§ **Estratto della pagina**
**********

Speciale
Educare e negare
L’impoverimento educativo, fenomeno che siamo abituati ad attribuire alle realtà marginali e periferiche delle nostre città, nelle quali abbandono e dispersione scolastica sono molto diffusi, non appare più circoscrivibile solo al fallimento dell’esperienza scolastica ma vede in questo tempo allargare il suo perimetro a tutte le generazioni investendo non soltanto la scuola, ma tutti i mondi vitali. È il prezzo – molto alto – che paghiamo in forma di omologazione culturale alla trasformazione dell’organizzazione sociale ed economica secondo i parametri del capitalismo cosiddetto “delle piattaforme”, che con la rivoluzione digitale e l’avvento degli algoritmi ha cambiato profondamente pelle.
Bernard Stiegler ha parlato in proposito di una società automatica nella quale i cittadini diventano soprattutto consumatori depauperando sempre di più la dimensione simbolica e perciò il senso stesso dell’esistenza [B. Stiegler, La società automatica. 1. L’avvenire del lavoro, Meltemi, 2019]. In quest’ottica, l’impatto sui processi di individuazione soggettiva e collettiva si fa problematico, soprattutto se l’alternativa all’esistere è il solo funzionare, come direbbe Miguel Benasayag. Nel qual caso basterebbe dotarsi di un pilota automatico che guidi al nostro posto all’interno di un circuito chiuso – come le piste con le macchinine telecomandate con le quali giocavamo da ragazzi – che si presenta come l’intero dell’esistente e l’unico possibile, e per alcuni, sotto l’effetto perverso della colonizzazione del desiderio, anche auspicabile.

**********

§ **Dati di partenza**
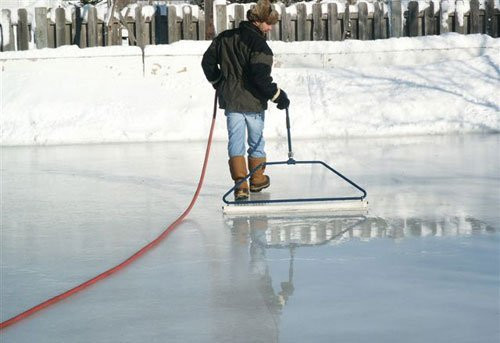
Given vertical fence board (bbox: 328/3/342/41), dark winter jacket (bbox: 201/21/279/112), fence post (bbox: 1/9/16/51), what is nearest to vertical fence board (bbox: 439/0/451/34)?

**********

§ **Problema posto**
Riscrivi fedelmente, dal testo sull'impoverimento educativo, la parte che si apre con le parole contenenti "Bernard Stiegler ha" e si chiude con "desiderio, anche auspicabile.".

§ **Risposta al problema**
Bernard Stiegler ha parlato in proposito di una società automatica nella quale i cittadini diventano soprattutto consumatori depauperando sempre di più la dimensione simbolica e perciò il senso stesso dell’esistenza [B. Stiegler, La società automatica. 1. L’avvenire del lavoro, Meltemi, 2019]. In quest’ottica, l’impatto sui processi di individuazione soggettiva e collettiva si fa problematico, soprattutto se l’alternativa all’esistere è il solo funzionare, come direbbe Miguel Benasayag. Nel qual caso basterebbe dotarsi di un pilota automatico che guidi al nostro posto all’interno di un circuito chiuso – come le piste con le macchinine telecomandate con le quali giocavamo da ragazzi – che si presenta come l’intero dell’esistente e l’unico possibile, e per alcuni, sotto l’effetto perverso della colonizzazione del desiderio, anche auspicabile.